Throughout Eddington, Aster’s strength is his understanding of the way people felt the need to blame someone, or something, for the disruption wrought by the pandemic, and how this in turn led to everyone feeling like victims, regardless of how true or constructive that victimhood might have been. In one particularly sharp – and deeply uncomfortable – scene, as the Black Lives Matter protests are growing in size in Eddington, white high schooler Sarah (Amélie Hoeferle) yells in the face of the sheriff’s Black trainee Michael (Michael Ward) about her privilege. Notably, her words focus on how her whiteness has failed her personally, not the world around her. 

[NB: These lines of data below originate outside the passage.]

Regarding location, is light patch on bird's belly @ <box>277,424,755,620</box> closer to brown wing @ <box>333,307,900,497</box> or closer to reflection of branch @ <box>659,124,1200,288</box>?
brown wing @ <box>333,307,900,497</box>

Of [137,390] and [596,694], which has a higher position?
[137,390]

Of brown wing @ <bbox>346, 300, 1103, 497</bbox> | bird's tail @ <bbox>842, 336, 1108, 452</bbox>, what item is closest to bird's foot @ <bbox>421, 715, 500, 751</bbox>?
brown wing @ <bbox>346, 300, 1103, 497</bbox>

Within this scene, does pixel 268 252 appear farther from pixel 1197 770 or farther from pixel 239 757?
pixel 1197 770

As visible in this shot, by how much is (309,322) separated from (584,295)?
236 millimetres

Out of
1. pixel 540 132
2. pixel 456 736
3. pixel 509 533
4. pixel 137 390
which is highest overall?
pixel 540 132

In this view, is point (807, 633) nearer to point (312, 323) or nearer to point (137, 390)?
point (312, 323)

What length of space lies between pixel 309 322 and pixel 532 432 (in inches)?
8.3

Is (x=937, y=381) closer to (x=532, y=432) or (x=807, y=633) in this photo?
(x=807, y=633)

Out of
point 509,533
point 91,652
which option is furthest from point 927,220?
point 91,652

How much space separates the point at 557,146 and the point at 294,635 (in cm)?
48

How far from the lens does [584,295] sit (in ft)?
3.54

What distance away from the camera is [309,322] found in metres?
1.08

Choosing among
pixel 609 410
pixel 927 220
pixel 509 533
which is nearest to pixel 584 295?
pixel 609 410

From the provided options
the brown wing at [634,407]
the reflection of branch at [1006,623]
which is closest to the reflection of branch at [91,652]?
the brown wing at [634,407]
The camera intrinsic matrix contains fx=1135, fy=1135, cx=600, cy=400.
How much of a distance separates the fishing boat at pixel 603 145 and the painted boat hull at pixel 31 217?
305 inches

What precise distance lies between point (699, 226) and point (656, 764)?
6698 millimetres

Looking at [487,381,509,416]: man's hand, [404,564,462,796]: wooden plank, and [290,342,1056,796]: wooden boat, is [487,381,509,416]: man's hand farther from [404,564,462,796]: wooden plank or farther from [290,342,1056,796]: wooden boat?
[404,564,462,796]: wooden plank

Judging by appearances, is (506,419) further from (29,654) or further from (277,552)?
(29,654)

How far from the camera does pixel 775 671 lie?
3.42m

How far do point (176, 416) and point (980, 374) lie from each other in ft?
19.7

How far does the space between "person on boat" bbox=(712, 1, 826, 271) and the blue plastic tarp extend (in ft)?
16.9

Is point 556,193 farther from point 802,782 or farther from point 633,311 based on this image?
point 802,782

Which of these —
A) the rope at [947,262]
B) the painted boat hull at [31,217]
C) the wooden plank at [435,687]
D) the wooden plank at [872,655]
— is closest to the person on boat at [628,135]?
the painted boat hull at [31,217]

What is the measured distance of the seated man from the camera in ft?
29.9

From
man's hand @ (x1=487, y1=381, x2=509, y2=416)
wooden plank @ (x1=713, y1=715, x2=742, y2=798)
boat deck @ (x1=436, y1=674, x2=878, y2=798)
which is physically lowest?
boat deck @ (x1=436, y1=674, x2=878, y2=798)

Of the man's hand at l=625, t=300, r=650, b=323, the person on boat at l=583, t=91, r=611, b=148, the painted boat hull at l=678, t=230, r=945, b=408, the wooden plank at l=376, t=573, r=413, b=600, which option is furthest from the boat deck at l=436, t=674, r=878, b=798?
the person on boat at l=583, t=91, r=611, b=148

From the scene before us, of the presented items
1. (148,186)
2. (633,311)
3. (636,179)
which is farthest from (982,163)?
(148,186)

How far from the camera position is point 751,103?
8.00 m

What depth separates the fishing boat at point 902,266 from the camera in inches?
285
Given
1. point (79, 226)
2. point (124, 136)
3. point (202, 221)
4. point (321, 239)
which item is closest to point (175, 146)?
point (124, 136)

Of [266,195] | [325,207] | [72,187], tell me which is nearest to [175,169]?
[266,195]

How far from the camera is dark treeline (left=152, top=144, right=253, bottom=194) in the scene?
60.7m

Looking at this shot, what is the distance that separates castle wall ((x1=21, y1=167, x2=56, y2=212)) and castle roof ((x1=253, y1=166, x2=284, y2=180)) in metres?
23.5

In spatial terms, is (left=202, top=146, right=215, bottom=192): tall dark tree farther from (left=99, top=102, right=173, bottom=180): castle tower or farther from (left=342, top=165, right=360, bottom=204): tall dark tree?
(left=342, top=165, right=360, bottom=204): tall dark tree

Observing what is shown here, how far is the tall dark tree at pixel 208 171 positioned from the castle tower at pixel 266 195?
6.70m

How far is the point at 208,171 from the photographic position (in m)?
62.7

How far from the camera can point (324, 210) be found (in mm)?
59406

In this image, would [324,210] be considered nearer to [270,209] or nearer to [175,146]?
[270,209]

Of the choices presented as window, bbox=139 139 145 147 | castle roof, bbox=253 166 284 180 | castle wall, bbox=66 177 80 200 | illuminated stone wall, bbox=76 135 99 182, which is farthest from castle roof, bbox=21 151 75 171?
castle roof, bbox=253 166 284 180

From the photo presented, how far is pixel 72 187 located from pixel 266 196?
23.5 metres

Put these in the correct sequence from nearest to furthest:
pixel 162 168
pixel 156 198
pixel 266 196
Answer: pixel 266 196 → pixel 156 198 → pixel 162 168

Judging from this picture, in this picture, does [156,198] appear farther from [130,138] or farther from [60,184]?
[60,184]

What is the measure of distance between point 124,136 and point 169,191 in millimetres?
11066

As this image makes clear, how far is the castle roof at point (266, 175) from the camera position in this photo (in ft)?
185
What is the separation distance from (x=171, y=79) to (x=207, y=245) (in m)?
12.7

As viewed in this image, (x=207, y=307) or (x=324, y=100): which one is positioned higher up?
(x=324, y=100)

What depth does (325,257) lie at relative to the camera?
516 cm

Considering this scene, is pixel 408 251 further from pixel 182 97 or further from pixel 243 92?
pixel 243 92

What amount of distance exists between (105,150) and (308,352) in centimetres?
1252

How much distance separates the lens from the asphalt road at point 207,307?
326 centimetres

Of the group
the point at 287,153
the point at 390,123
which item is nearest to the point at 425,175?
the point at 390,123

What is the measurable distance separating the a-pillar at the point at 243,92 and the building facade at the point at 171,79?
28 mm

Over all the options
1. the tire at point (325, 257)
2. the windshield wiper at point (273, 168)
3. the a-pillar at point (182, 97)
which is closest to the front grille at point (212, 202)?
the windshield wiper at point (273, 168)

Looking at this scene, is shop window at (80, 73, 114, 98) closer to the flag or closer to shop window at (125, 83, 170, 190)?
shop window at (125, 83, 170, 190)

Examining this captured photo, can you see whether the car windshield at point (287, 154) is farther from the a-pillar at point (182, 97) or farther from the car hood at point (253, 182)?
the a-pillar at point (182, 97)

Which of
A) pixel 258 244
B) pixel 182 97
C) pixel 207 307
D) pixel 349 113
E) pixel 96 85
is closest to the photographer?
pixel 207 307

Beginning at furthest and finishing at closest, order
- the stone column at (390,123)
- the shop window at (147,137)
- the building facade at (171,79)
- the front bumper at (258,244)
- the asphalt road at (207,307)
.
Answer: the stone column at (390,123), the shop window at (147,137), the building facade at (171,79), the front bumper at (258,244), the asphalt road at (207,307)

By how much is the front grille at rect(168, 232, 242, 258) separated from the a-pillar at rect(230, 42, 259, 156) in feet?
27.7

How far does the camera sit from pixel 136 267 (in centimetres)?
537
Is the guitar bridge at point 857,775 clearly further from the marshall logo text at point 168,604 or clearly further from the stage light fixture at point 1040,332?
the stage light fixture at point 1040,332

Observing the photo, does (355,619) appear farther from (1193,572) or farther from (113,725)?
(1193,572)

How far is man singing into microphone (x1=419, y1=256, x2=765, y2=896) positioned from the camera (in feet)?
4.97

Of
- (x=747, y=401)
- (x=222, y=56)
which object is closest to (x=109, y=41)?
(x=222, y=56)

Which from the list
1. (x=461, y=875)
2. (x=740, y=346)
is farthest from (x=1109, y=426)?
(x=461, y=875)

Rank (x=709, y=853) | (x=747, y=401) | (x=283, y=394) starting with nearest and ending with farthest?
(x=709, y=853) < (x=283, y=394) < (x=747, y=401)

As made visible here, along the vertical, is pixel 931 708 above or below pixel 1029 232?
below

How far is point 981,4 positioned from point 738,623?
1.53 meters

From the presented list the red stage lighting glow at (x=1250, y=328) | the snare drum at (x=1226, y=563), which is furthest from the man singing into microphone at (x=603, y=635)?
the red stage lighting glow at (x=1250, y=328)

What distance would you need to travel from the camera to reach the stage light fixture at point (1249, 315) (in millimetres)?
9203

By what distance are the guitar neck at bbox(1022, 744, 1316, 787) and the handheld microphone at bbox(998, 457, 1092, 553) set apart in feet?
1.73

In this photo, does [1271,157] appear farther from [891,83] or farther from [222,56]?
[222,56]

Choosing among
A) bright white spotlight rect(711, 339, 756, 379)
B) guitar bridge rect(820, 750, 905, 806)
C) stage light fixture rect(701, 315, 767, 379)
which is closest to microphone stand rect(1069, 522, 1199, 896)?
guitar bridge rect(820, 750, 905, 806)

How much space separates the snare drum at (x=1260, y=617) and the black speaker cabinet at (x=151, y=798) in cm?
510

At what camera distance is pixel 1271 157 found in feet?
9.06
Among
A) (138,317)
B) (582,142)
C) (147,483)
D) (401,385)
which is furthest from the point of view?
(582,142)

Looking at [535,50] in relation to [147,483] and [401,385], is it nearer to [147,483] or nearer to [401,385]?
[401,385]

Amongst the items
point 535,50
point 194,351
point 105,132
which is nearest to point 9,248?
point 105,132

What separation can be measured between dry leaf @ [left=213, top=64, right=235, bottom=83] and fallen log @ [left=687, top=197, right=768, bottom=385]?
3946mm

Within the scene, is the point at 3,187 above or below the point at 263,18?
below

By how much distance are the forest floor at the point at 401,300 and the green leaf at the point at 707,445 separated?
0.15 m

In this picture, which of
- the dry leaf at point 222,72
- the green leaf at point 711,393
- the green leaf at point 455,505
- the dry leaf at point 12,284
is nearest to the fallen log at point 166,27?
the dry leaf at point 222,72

Ultimately, the character with the largest victim complex is Joe, and Phoenix taps expertly into the same sense of confusion and fear he brought to Beau is Afraid. He’s the butt of the joke for much of Eddington, but towards the end of the film, Aster positions his paranoia and anger at the world as a nightmare we’re all complicit in. Five years on from that historical turning point, Eddington argues that the pandemic did indeed give society a reset – but as technology warped our understanding of reality, it wasn’t the reset we needed.